Sa plus grande réussite, c’est que l’année prochaine, le climat sera plus apaisé. Il n’a jamais été question qu’il se représente. Mais il était difficile de l’annoncer trop tôt sous peine de dévaloriser la parole présidentielle, diviser les équipes et faire porter des attaques sur les candidats alors que le gouvernement doit tenir le cap jusqu’au bout. Il fallait juste préserver jusqu’au dernier moment le meilleur choix du dauphin, qui s’est porté sur Amadou Ba, ancien ministre des Finances et du Budget et ancien ministre des Affaires étrangères. Haut fonctionnaire, c’est un homme d’État qui connaît les besoins du pays. On l’attend sur l’amélioration de la fiscalité et la lutte contre l’informel qui dessert les moyens de l’État. C’est le défi de 2024. 

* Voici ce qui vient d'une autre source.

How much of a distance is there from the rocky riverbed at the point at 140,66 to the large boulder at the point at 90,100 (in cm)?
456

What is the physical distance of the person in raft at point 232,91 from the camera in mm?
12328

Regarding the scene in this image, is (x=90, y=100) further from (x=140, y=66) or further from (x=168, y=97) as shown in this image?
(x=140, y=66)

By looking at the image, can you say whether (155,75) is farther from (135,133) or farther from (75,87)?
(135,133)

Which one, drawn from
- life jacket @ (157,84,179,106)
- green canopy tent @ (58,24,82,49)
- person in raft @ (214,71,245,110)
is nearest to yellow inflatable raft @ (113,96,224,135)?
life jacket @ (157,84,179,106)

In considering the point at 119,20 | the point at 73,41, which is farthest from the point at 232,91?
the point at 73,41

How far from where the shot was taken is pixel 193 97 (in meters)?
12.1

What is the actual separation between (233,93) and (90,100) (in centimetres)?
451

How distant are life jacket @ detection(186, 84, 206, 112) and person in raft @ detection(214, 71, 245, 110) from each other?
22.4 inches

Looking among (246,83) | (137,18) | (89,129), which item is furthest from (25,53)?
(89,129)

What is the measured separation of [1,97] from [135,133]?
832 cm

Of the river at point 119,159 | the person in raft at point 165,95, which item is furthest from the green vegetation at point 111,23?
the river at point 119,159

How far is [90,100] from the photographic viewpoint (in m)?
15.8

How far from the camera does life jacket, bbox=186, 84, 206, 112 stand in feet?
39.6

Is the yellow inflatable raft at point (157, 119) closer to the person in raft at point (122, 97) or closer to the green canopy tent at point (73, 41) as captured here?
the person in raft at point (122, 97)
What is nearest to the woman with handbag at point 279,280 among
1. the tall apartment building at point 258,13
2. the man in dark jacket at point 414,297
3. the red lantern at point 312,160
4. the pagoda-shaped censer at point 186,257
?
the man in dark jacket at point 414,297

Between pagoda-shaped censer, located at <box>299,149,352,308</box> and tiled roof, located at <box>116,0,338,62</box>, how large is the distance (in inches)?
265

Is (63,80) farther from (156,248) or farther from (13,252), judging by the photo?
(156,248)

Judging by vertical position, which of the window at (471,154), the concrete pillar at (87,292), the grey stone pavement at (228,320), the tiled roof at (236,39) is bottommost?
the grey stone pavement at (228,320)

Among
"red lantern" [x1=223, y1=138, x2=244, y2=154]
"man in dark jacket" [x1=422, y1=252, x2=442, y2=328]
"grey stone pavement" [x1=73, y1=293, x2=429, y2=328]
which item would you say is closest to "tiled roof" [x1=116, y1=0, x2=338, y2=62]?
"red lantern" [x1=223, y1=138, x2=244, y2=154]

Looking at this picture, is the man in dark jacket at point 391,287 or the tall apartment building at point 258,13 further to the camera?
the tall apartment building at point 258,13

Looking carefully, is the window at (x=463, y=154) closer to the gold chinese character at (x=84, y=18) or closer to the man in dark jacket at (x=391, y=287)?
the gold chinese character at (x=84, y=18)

M. Sonko devrait-il ou non être candidat ? Notre organisation est complètement apolitique. C’est à la justice sénégalaise d’en décider, pas aux entreprises ni à Eurocham. Son programme est-il réaliste ? Celui de Macky Sall était-il considéré comme tel à son arrivée au pouvoir ? Peut-être pas, mais il a changé quelque chose et le pays bouge.

Nicolas Soyere : On a vu un président Macky Sall plutôt bien gérer l’ensemble des crises. Au niveau africain, il a su négocier la transition en Gambie, et il est allé négocier avec la Russie du blé ukrainien. Il a fait des choix économiques pour s’adapter aux besoins de développement. Amadou Ba prendrait la suite, il connaît bien les dossiers. Dans la presse sénégalaise, un article dit que les métiers d’inspecteur des impôts et d’économiste sont surreprésentés dans la liste des candidats. Or c’est une bonne chose d’avoir des candidats qui ont une réelle vision de développement économique.